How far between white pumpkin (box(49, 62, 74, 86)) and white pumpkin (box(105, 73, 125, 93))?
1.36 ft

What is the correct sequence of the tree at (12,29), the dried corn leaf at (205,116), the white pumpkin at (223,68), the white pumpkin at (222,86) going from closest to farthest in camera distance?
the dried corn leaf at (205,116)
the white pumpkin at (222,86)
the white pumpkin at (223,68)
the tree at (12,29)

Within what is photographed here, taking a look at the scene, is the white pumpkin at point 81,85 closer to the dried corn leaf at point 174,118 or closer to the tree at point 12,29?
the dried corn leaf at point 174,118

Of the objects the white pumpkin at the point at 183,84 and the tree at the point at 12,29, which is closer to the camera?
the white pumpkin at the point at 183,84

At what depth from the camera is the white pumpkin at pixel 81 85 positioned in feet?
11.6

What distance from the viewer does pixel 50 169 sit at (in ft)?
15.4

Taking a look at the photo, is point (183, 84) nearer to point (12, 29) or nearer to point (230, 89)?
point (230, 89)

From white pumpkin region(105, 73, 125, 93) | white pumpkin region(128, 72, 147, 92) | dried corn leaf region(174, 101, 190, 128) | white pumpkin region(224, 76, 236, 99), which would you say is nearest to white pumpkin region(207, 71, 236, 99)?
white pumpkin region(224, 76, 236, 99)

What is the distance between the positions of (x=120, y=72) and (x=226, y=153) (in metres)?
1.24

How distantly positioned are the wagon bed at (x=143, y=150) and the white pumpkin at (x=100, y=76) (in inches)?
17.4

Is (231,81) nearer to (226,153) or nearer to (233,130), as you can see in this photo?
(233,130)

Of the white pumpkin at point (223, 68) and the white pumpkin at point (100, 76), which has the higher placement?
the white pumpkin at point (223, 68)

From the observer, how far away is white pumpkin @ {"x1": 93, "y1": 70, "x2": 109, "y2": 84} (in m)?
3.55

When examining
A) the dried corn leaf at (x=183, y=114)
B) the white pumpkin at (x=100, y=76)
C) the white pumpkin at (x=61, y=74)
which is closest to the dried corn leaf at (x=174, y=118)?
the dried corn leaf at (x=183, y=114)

> Short problem: Rewrite all of the data above as a numbered list with one line per item, and drop the blank lines.

> Finished task:
1. How far between white pumpkin (box(49, 62, 74, 86)) and white pumpkin (box(105, 73, 125, 93))?
2. 1.36 ft
3. What is the correct sequence of the tree at (12,29), the dried corn leaf at (205,116), the white pumpkin at (223,68), the white pumpkin at (222,86) going from closest to farthest in camera distance?
4. the dried corn leaf at (205,116)
5. the white pumpkin at (222,86)
6. the white pumpkin at (223,68)
7. the tree at (12,29)
8. Within what is photographed here, taking a look at the scene, is the white pumpkin at point 81,85 closer to the dried corn leaf at point 174,118 or closer to the tree at point 12,29?
9. the dried corn leaf at point 174,118
10. Of the objects the white pumpkin at the point at 183,84 and the tree at the point at 12,29, which is closer to the camera?
11. the white pumpkin at the point at 183,84
12. At what depth from the camera is the white pumpkin at pixel 81 85 positioned in feet?
13. 11.6
14. What distance from the viewer does pixel 50 169 sit at (in ft)?
15. 15.4
16. Taking a look at the photo, is point (183, 84) nearer to point (12, 29) or nearer to point (230, 89)?
17. point (230, 89)
18. From white pumpkin region(105, 73, 125, 93) | white pumpkin region(128, 72, 147, 92) | dried corn leaf region(174, 101, 190, 128) | white pumpkin region(224, 76, 236, 99), which would you say is nearest to white pumpkin region(207, 71, 236, 99)?
19. white pumpkin region(224, 76, 236, 99)
20. What is the distance between the positions of (x=120, y=72) and (x=226, y=153) (in metres)?
21. 1.24
22. How distantly positioned are the wagon bed at (x=143, y=150) and the white pumpkin at (x=100, y=76) (in inches)?
23. 17.4
24. Is (231,81) nearer to (226,153) or nearer to (233,130), as you can see in this photo?
25. (233,130)
26. Of the white pumpkin at point (223, 68) and the white pumpkin at point (100, 76), which has the higher placement?
27. the white pumpkin at point (223, 68)
28. From the observer, how far away is white pumpkin @ {"x1": 93, "y1": 70, "x2": 109, "y2": 84} (in m)?
29. 3.55
30. When examining
31. A) the dried corn leaf at (x=183, y=114)
32. B) the white pumpkin at (x=100, y=76)
33. C) the white pumpkin at (x=61, y=74)
34. which is closest to the dried corn leaf at (x=174, y=118)?
35. the dried corn leaf at (x=183, y=114)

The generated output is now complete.